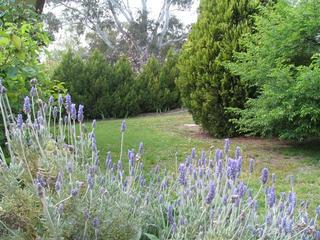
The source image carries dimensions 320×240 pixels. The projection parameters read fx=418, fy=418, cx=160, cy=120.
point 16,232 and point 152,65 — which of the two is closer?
point 16,232

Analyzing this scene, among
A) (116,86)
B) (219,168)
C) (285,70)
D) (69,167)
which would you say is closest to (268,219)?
(219,168)

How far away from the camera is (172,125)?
9227mm

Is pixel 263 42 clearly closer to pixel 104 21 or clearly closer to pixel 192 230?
pixel 192 230

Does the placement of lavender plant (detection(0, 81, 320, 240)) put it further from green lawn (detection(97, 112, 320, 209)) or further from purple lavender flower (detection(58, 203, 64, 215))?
green lawn (detection(97, 112, 320, 209))

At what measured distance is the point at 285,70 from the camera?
5.77 meters

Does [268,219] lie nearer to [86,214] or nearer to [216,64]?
[86,214]

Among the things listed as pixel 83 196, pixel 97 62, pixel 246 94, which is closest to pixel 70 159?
pixel 83 196

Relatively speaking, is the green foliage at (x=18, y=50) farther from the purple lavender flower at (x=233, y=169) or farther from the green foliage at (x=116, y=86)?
the green foliage at (x=116, y=86)

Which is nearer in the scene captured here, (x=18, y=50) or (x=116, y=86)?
(x=18, y=50)

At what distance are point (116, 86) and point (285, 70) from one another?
7.44m

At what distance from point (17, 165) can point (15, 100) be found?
202 centimetres

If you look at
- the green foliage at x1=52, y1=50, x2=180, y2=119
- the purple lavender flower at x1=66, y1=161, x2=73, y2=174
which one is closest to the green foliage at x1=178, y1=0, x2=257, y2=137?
A: the green foliage at x1=52, y1=50, x2=180, y2=119

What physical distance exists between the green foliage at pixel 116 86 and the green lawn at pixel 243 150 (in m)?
3.27

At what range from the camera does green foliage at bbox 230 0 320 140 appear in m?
5.61
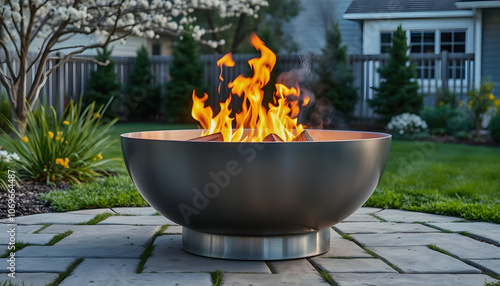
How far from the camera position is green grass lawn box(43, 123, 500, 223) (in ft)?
12.8

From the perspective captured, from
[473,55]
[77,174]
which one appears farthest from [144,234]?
[473,55]

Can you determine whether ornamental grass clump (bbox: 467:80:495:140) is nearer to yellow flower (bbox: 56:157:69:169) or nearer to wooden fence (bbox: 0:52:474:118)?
wooden fence (bbox: 0:52:474:118)

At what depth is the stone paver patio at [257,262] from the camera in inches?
90.6

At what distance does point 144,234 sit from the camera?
3121 millimetres

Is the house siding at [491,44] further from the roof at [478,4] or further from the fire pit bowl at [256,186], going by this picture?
the fire pit bowl at [256,186]

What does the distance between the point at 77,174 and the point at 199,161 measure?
9.46ft

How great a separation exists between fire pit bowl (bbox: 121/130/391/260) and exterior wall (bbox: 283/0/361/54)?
185 inches

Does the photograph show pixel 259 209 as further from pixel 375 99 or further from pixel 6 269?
pixel 375 99

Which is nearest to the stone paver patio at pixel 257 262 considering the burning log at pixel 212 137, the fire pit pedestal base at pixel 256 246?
the fire pit pedestal base at pixel 256 246

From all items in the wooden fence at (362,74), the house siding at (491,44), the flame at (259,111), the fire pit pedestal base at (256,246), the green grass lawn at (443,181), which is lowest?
the green grass lawn at (443,181)

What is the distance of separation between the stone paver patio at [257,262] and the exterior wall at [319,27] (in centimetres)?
419

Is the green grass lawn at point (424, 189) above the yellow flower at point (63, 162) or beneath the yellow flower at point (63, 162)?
beneath

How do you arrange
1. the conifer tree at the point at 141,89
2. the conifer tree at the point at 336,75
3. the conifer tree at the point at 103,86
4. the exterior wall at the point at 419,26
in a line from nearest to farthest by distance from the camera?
the conifer tree at the point at 336,75, the conifer tree at the point at 103,86, the conifer tree at the point at 141,89, the exterior wall at the point at 419,26

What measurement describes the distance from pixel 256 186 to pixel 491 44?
1110 centimetres
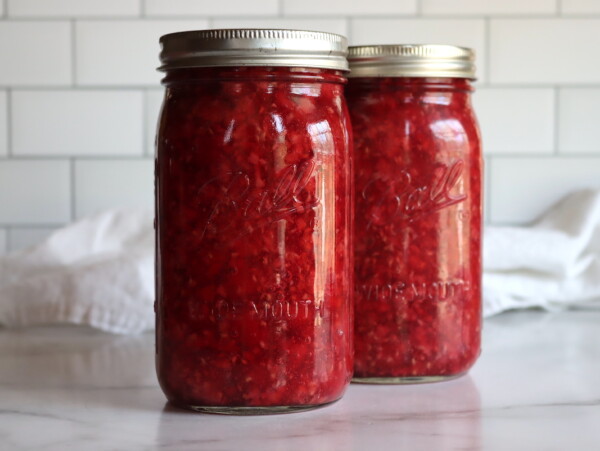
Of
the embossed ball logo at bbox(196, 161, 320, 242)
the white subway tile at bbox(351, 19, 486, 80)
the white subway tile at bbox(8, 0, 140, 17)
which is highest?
the white subway tile at bbox(8, 0, 140, 17)

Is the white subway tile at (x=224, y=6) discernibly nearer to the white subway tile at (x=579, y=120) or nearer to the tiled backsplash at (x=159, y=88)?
the tiled backsplash at (x=159, y=88)

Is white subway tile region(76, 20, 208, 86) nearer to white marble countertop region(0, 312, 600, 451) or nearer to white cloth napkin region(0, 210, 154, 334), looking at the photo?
white cloth napkin region(0, 210, 154, 334)

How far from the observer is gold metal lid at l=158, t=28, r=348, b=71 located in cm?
66

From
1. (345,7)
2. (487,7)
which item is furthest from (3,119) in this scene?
(487,7)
***
◆ **Work to do**: Lay out every line of the records above as a Markdown table with the columns "Row" and "Record line," numbering the rows in order and skipping blank lines. Leave the pictures out of the table.

◆ **Answer for this exercise**:
| Row | Record line |
|---|---|
| 1 | The source image carries dimensions 320×240 pixels. The projection parameters read fx=418, fy=418, cx=160, cy=120. |
| 2 | point 16,232 and point 152,65 — which of the two is closer? |
| 3 | point 16,232 |
| 4 | Analyzing this scene, among |
| 5 | A) (116,86) |
| 6 | B) (219,168) |
| 7 | C) (285,70) |
| 8 | D) (69,167) |
| 9 | which would you say is closest to (268,219)? |
| 10 | (219,168) |
| 11 | How far away from the camera is (172,125)? |
| 12 | 9227mm |
| 13 | Is pixel 263 42 clearly closer to pixel 104 21 or clearly closer to pixel 192 230? |
| 14 | pixel 192 230 |
| 15 | Does the placement of lavender plant (detection(0, 81, 320, 240)) put it further from green lawn (detection(97, 112, 320, 209)) or further from purple lavender flower (detection(58, 203, 64, 215))? |
| 16 | green lawn (detection(97, 112, 320, 209)) |
| 17 | At what measured distance is the point at 285,70 from the camera? |
| 18 | 5.77 meters |
| 19 | Does [268,219] lie nearer to [86,214] or nearer to [216,64]? |
| 20 | [86,214] |
| 21 | Among the things listed as pixel 83 196, pixel 97 62, pixel 246 94, which is closest to pixel 70 159? |
| 22 | pixel 83 196 |
| 23 | Relatively speaking, is the green foliage at (x=18, y=50) farther from the purple lavender flower at (x=233, y=169) or farther from the green foliage at (x=116, y=86)? |
| 24 | the green foliage at (x=116, y=86) |
| 25 | Which is nearer in the scene captured here, (x=18, y=50) or (x=116, y=86)? |
| 26 | (x=18, y=50) |
| 27 | At what distance are point (116, 86) and point (285, 70) from one another? |
| 28 | 7.44m |
| 29 | At what distance from point (17, 165) can point (15, 100) be found? |
| 30 | 202 centimetres |
| 31 | If you look at |
| 32 | - the green foliage at x1=52, y1=50, x2=180, y2=119 |
| 33 | - the purple lavender flower at x1=66, y1=161, x2=73, y2=174 |
| 34 | which one is closest to the green foliage at x1=178, y1=0, x2=257, y2=137? |
| 35 | A: the green foliage at x1=52, y1=50, x2=180, y2=119 |
| 36 | What physical distance exists between the green foliage at pixel 116 86 and the green lawn at pixel 243 150 (in m)? |
| 37 | 3.27 |
| 38 | At what range from the camera does green foliage at bbox 230 0 320 140 appear in m? |
| 39 | 5.61 |
| 40 | How far from the camera position is green grass lawn box(43, 123, 500, 223) (in ft)? |
| 41 | 12.8 |
| 42 | From the perspective captured, from |
| 43 | [473,55] |
| 44 | [77,174] |
| 45 | which one appears farthest from [144,234]? |
| 46 | [473,55] |
| 47 | Can you determine whether ornamental grass clump (bbox: 467:80:495:140) is nearer to yellow flower (bbox: 56:157:69:169) or nearer to wooden fence (bbox: 0:52:474:118)? |
| 48 | wooden fence (bbox: 0:52:474:118) |
| 49 | At what depth is the stone paver patio at [257,262] from the camera in inches? |
| 50 | 90.6 |
| 51 | At what distance does point 144,234 sit from the camera? |
| 52 | 3121 millimetres |
| 53 | Is the house siding at [491,44] further from the roof at [478,4] or further from the fire pit bowl at [256,186], going by this picture? |
| 54 | the fire pit bowl at [256,186] |
| 55 | What does the distance between the point at 77,174 and the point at 199,161 measure? |
| 56 | 9.46ft |
| 57 | How great a separation exists between fire pit bowl (bbox: 121/130/391/260) and exterior wall (bbox: 283/0/361/54)? |
| 58 | 185 inches |
| 59 | Does the photograph show pixel 259 209 as further from pixel 375 99 or further from pixel 6 269? |
| 60 | pixel 375 99 |
| 61 | Which is nearest to the stone paver patio at pixel 257 262 considering the burning log at pixel 212 137, the fire pit pedestal base at pixel 256 246? |
| 62 | the fire pit pedestal base at pixel 256 246 |
| 63 | From all items in the wooden fence at (362,74), the house siding at (491,44), the flame at (259,111), the fire pit pedestal base at (256,246), the green grass lawn at (443,181), which is lowest? |
| 64 | the green grass lawn at (443,181) |
| 65 | What is the distance of separation between the stone paver patio at [257,262] and the exterior wall at [319,27] (in centimetres)? |
| 66 | 419 |
| 67 | Is the green grass lawn at point (424, 189) above the yellow flower at point (63, 162) or beneath the yellow flower at point (63, 162)? |
| 68 | beneath |
| 69 | How do you arrange |
| 70 | 1. the conifer tree at the point at 141,89 |
| 71 | 2. the conifer tree at the point at 336,75 |
| 72 | 3. the conifer tree at the point at 103,86 |
| 73 | 4. the exterior wall at the point at 419,26 |
| 74 | in a line from nearest to farthest by distance from the camera? |
| 75 | the conifer tree at the point at 336,75, the conifer tree at the point at 103,86, the conifer tree at the point at 141,89, the exterior wall at the point at 419,26 |
| 76 | What measurement describes the distance from pixel 256 186 to pixel 491 44? |
| 77 | 1110 centimetres |
| 78 | Of |
| 79 | the embossed ball logo at bbox(196, 161, 320, 242) |
| 80 | the white subway tile at bbox(351, 19, 486, 80) |
| 81 | the white subway tile at bbox(8, 0, 140, 17) |
| 82 | which is highest? |
| 83 | the white subway tile at bbox(8, 0, 140, 17) |
| 84 | Is the white subway tile at (x=224, y=6) discernibly nearer to the white subway tile at (x=579, y=120) or nearer to the tiled backsplash at (x=159, y=88)? |
| 85 | the tiled backsplash at (x=159, y=88) |
| 86 | Is white subway tile region(76, 20, 208, 86) nearer to white marble countertop region(0, 312, 600, 451) or nearer to white cloth napkin region(0, 210, 154, 334), looking at the photo? |
| 87 | white cloth napkin region(0, 210, 154, 334) |
| 88 | How far from the observer is gold metal lid at l=158, t=28, r=348, b=71 located in cm? |
| 89 | 66 |
| 90 | From |
| 91 | 1. (345,7) |
| 92 | 2. (487,7) |
| 93 | which item is furthest from (3,119) in this scene? |
| 94 | (487,7) |